Around ninety bears live in the Bieszczady mountains in the south east and in the Tatras, down south.  But their habitat is shrinking.


Krystyna Kolosowska reports


Last year three tourists went on trial after brutally killing an 18 month old bear cub in the Tatra Mountains. They claimed they had to act in this way because they feared for their life. Conservationists and Tatra park rangers doubted that their assessment of the danger was accurate. This shocking incident rose awareness, perhaps more than various information campaigns, about the condition of wildlife in confrontation with humans.


Piotr Krzan, a forest ranger in the Tatra wildlife management section, says a massive information campaign on how tourists should behave when they see the brown bear,  is especially important in early spring. That’s the time when bears come to the lower parts of the mountains in search of food.


The Tatra National Park is visited by two and a half to three million tourists annually. Most are actually not prepared for an encounter with the brown bear. Many don’t even follow the basic rule, which says: do not feed the bears. The Tatra National Park runs a program aimed at protecting the bear against tourists.
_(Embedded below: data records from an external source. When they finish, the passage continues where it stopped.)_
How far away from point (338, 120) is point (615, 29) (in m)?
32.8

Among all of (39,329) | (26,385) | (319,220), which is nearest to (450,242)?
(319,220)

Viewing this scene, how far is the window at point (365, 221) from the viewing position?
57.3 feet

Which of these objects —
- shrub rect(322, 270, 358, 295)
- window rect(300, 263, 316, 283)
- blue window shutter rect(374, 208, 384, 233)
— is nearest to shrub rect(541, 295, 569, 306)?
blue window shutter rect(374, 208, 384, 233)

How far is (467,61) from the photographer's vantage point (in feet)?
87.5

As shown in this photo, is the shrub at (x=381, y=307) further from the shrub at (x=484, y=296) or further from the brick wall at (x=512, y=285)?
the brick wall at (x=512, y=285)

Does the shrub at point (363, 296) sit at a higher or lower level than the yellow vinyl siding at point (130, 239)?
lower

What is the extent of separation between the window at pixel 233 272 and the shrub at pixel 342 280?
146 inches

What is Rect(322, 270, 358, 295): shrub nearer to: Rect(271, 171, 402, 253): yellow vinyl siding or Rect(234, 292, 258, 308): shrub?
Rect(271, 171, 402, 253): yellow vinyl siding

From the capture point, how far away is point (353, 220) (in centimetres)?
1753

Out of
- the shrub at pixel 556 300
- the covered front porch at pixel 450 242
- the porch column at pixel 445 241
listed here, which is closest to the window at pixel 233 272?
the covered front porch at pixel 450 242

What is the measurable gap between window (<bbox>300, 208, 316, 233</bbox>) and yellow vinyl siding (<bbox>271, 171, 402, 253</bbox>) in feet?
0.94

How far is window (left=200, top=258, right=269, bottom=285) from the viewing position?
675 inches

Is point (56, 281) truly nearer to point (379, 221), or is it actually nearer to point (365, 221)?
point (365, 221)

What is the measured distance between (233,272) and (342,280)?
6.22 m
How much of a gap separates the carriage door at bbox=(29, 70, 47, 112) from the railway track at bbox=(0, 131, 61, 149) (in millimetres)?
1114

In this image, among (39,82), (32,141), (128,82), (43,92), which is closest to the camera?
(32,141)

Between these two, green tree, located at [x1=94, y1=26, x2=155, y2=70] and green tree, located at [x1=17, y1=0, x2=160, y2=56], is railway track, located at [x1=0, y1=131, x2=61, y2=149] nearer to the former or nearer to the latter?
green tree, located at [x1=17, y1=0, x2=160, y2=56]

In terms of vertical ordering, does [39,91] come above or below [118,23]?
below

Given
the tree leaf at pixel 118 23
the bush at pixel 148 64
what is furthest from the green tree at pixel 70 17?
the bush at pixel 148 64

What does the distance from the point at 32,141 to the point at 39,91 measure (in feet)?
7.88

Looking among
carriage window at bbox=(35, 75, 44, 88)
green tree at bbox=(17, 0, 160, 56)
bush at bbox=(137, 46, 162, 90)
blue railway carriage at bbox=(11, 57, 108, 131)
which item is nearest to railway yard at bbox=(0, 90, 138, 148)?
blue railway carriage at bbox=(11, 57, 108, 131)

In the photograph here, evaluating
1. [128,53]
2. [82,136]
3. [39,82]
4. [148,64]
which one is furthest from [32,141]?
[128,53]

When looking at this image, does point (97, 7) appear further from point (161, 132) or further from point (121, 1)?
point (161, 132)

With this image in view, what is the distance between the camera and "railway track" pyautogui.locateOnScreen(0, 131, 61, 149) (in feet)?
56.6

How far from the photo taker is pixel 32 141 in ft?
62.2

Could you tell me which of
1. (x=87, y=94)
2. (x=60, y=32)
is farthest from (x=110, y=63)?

The park authorities place emphasis on the education of tourists. They also fit the brown bears with telemetric and as of late GPS transmitters, thanks to which their whereabouts are known at all times. Litter containers at mountain hostels are protected with electric fences to scare off lazy bears, who would rather feed on food from the bin than hunt for themselves.  
WWF Poland, too, is running a brown bear protection campaign. Stefan Jakimiuk has just returned from the Bieszczady Mountains, the biggest brown bear habitat in Poland, where the organization has been doing a lot to reduce conflict situations between brown bears and people.


Maciej Krupa, an experienced Tatra mountain guide has had some memorable encounters with the brown bear. He recalls with special fondness how he and a party of tourists saw a bear mum with three cubs, frolicking on a mountain slope in early spring.